● Given exercise 1: Do these statements agree with the review of The Priory School? (a) The reviewer compares the story to a jigsaw puzzle. (b) The reviewer says Holmes solves the case mainly through luck. (c) Thorneycroft Huxtable's school is meant for older teenagers.
● Given exercise 2: Could you write what comes next in the review of The Priory School, picking up right after its last sentence?

What I like about The Priory School is just how much it is like a jigsaw puzzle and how Sherlock Holmes arranges every single puzzle piece properly, step by step.
Holmes uses pure logic and his powers of deduction to reconstruct almost every single thing that happened when the crime was committed.
If you had to have a reason to read it, my reason would be this:
Read it because it's a superb example of Holmes working backwards and deducing the deuce out of the case ;-)
Then of course, there's also the stunning twist in the end.
I was shaken when I first read it.
The crux? The Priory school is a great Sherlock Holmes story. Holmes' deductions are fantabulously..incredulously..stupendous..er.. You get the point. And the ending is - splendid.
Here go my ratings for the story!
Thorneycroft Huxtable runs a 'preparatory school' for kids - basically a school for pre-teen children. And he's in big trouble.

● Recorded data:

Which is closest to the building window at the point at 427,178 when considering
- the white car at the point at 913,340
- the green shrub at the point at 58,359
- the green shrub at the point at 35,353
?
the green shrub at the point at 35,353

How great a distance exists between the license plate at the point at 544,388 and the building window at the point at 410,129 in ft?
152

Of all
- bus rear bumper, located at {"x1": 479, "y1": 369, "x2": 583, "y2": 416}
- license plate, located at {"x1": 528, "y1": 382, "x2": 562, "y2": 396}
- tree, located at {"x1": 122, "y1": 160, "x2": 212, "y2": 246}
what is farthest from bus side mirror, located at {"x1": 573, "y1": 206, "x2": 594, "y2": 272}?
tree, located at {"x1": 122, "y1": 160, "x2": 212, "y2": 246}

● Exercise answer 1:
(a) Yes: "it is like a jigsaw puzzle"
(b) No: "Holmes uses pure logic and his powers of deduction"
(c) No: "basically a school for pre-teen children"

● Exercise answer 2:
A Duke's 10 year old son, who studies in the school has just vanished!
Now if anyone vanishes from the school, that's a problem for our Huxtable guy. But if it's a Duke's son, that's a really big problem. This Duke is one of the most powerful men in England.
Sherlock Holmes needs to find this missing boy.
Mr. Huxtable is talking about the missing boy. The original picture's by Sidney Paget.
There are many strange things that make this boy's disappearance even more confusing.
It is up to Holmes to sift through the facts and join the dots. Until he figures out exactly what took place, that is.
PS: The reward money is quite impressive in this story. It's a total of £6000 for the guy who can find the lost boy and help catch the guys who seized him.
And this is £6000 in those days.
When the Priory School's principal comes in, he doesn't tell Sherlock Holmes when the boy went missing. Holmes matter-of-factly asks why he's come three days after the event.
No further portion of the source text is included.